This week’s epiphany: we live in a world full of glittering people and things.
Sometimes this place feels a whole lot like the Hunger Games – everyone is crazy talented and you better believe they’ll use their strengths to knock you down. Other days it feels like Mr. Roger’s Neighborhood: warm cardigans for everyone and encouragement to boot. Ultimately, you have to shine extra bright if you want to fly to the top.
I enjoyed a glittering thing on Monday night with three best friends. We lay on the floor tackling interfaith dialogue, Elizabeth Gaskell, international politics, and interpersonal communication, but we tackled with extra energy because we had Taylor Swift as motivational support. If you’re a girl between 8 and 28, her latest album will make you want to be an 80s pop princess for the rest of your life.
Listening to her new lyrics, I began to wonder what being Taylor must feel like. Or rather, what it’s like to be anyone who’s anyone.
To be known by a glimpse of your profile.
To have piles of money.
To be featured on magazine covers, distorted by airbrushing and worse, distorted by perceptions of all those readers.
To have Hollywood all of a flutter.
To know that same Hollywood can also rip you to shreds in an instant.
To have complete strangers screaming your name, worshiping you, mocking you, adoring you, defining you.
I thought about being Taylor Swift and then I thought about being average and how nice average actually feels.
As Taylor Swift’s mom grocery shops and runs errands, I’m sure she sees her little girl posing on the cover of Vogue and she probably glows with pride – that’s my baby. God did her good.
Stacking cereal and dishwasher detergent on a Target conveyor belt, Mama Swift must imagine her daughter in stilettos and red lipstick, jet-setting to some big production meeting or rehearsing on a bright stage.
College has presented me with so many Taylors. I have bumped into glittering young adults with dreams bigger than mine and the confidence to snatch them out of the air – to tell success why yes, you’re coming with me and you’re helping me go places.

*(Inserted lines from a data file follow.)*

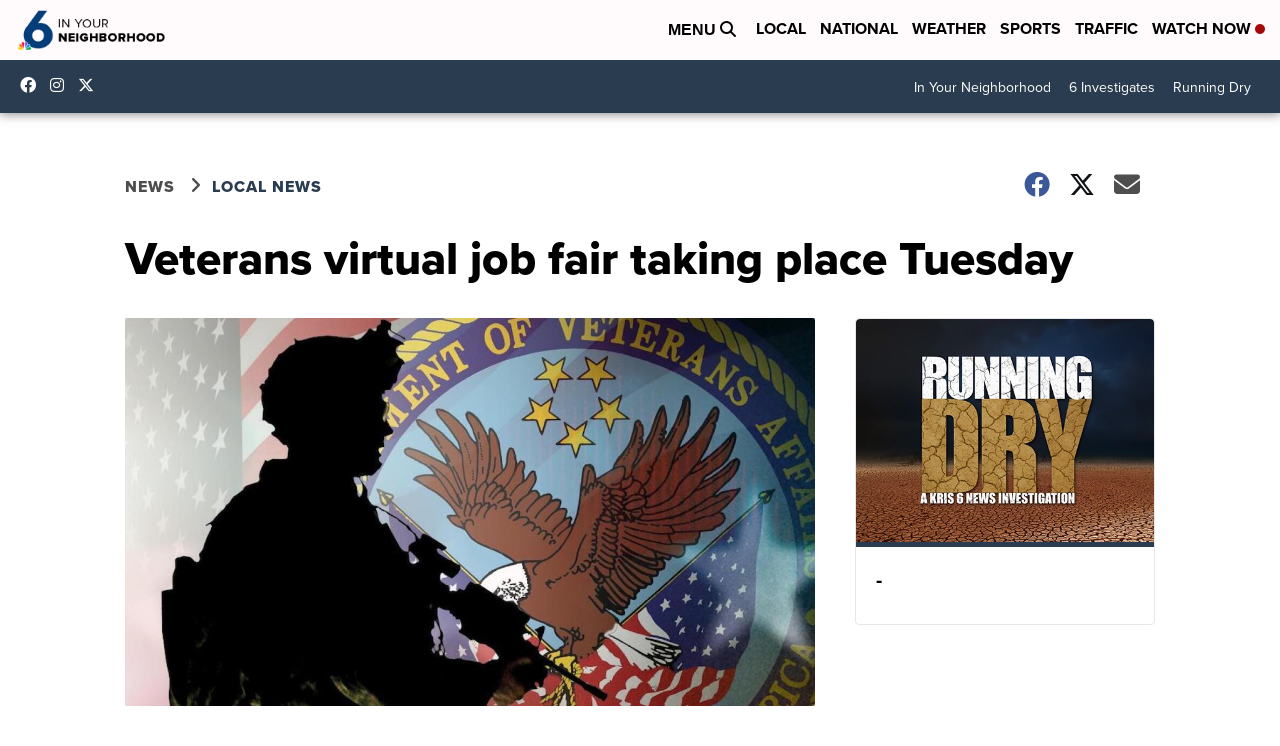

--- FILE ---
content_type: application/javascript; charset=utf-8
request_url: https://fundingchoicesmessages.google.com/f/AGSKWxXtSo32-iAQZI0u7vAxkjr_OGb79SaT9yl8jnhcUUbXU0rkFG_9ARlM7S0jANlHM9RmvpOSXTKmsQb9x7Wv6pnAiHuvk4wgIbs6J_RlEY4FT8-A33kzacZX15FzQIu4jEX67q4s2g-7MAyN3TLK_Og_Jdah7O68CgaWt1aojrzZgy4p6vhZRBw0-CwI/_/adMarketplace./adshare3./customadsense.-728x90./adtology.
body_size: -1290
content:
window['57c78cae-ef2b-41a5-bb86-434e6add8010'] = true;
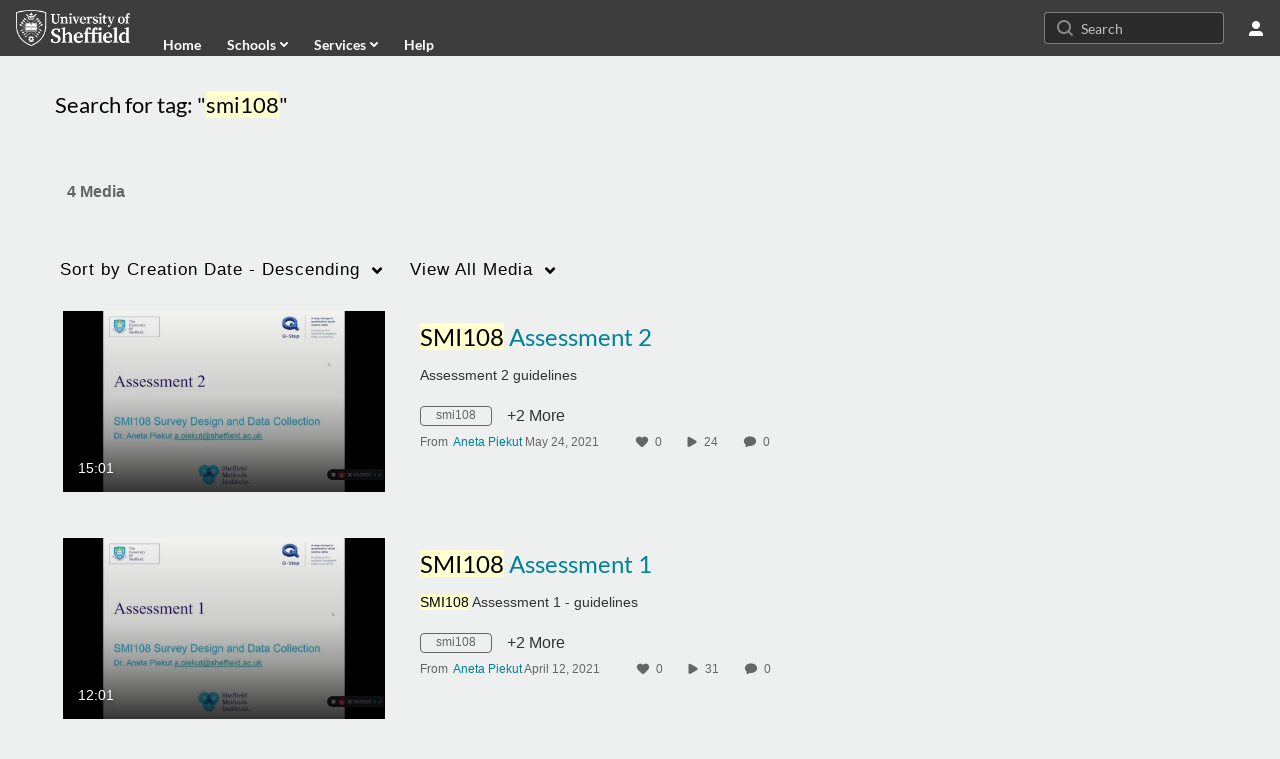

--- FILE ---
content_type: text/css;charset=UTF-8
request_url: https://cdnapisec.kaltura.com/p/2103181/sp/210318100/raw/entry_id/1_r0s3p3x3/version/100001/direct_serve/1/upload-add.css
body_size: 900
content:
/* This is the version from Jenny Clegg, downloaded after she styled the DEV Mediaspace */
/* This has been modified by GM and TF for the Channel button and text*/

html {
  font-size: 16px; }

body {
  font-family: "Open sans", Arial, sans-serif;
  font-size: 1rem;
  font-weight: 300;
  color: #333;
  background-color: #eef0f0;
  margin: 0;
  margin-bottom: 100px;
  padding: 0; }

strong {
  font-weight: 600; }

p {
  line-height: 28px; }

h1 {
  font-family: "TUOS Stephenson", serif;
  font-weight: normal;
  font-size: 1.4em; }

h2 {
  font-size: 1.2em; }

h3 {
  font-size: 1.2em; }

h4 {
  font-size: 1.0em; }

h5 {
  font-size: 0.9em; }

h6 {
  font-size: 0.8em; }

h2, h3, h4, h5, h6 {
  font-weight: 500;
  margin-top: 10px; }

.navbar .brand span {
    padding-left: 20px;
    font-family: "TUOS Stephenson", serif !important;
    font-weight: normal;
    font-size: 1.2em ;
    text-shadow: none !important;
    color: #ffffff !important;
}

.page-title {
  padding-left: 20px;
  display: flex;
  flex-direction: column;
  justify-content: center;
  line-height: 1.2;
  text-align: center;
}

.navbar-inner {
  background-image: none !important;
  /*background-color:#ffffff !important;*/
  color: #ffffff;
  padding: 10px 0 0 0 !important;
}

#header .nav li>a {
  font-size: 16px !important;
}

#horizontalMenu {
  /*background-color:#ffffff !important;*/
  width:100%;
  float: none !important;
}

#horizontalMenu ul.nav {
  /*background-color:#ffffff !important;*/
  width: 100%;
}

.navbar .nav>li>a {
  text-shadow: none !important;
}

#footer {
  background-color: #EBEAEA;
    color: #bbbbbb;
    text-align: center;
    padding: 0px;
    font-size: 95%;
    margin-top: 40px;
    border-top: 5px solid #ffffff;
    box-sizing: border-box;
}

#footer a:link, #footer a:visited { color: #bbbbbb; text-decoration: underline; }
#footer a:active, #footer a:hover { color: #ffffff; text-decoration: underline; }

body.module-home #entrySlider .carousel-caption { font-style: normal; }
ul.thumbnails p.thumb_name_content { font-size: 70%; line-height: normal; }

#orderedPlaylists .playlist-carousel-container .thumbnails {
  height: auto !important;
  margin-bottom: 30px !important;
}

.alert {
  text-shadow: none !important;
}
.alert.alert-info {
  background-color: #c6ecf2 !important;
}


/* commented the stuff below out as it wasn't working 
element.style {
	color: white;
}
*/
/* from Zoe to sort out button issue on new KMS */


#channel-title .category-actions.btn-group button.btn.dropdown-toggle {
    border-color: transparent !important;
    color: rgb(0,0,0);
    padding-top: 6px;
    padding-bottom: 6px;
    position: relative;
    left: 5px;
    bottom: 2px;
    background-color: whitesmoke;
}

.nav-tabs {
    border-bottom: 1px solid #ebebeb;
    margin-bottom: 0;
    height: 100%;
}

.nav-tabs li a {
    color: #333;
    font-weight: bold;
    border: none;
    font-size: 16px;
    padding: 16px 12px 14px;
    line-height: 18px;
    margin-right: 0;
}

On multiple occasions I’ve felt like the soccer mom in sweats, standing in a Target aisle with my 2% milk and my uncertainty, rooting for everyone else and forgetting to root for me.
Because when you’re surrounded by stars, it’s easy to step backstage, into the shadows, and to find security in anonymity.
But I’m willing to bet that Taylor Swift’s mom is awesome. I mean, a girl like that doesn’t come from lackluster origins.
I will always support the celebs of my twenty-something career – they are extraordinary people and I know that they will fly all the way to the top. When it feels as though I’m being left behind or my victories pale in comparison, I’m going to remember that somebody has to be Taylor Swift’s mom. Somebody has to stay at home and answer the phone when Taylor has a bad day.
Yet between those phone calls and invitations to be #1 fan are also opportunities to live and breathe with anticipation of our own moments in the spotlight. That is why we must continue to nurture audacious dreams – dreams that seem impossible but, as Audrey Hepburn told us in her prime, simultaneously whisper I’m possible.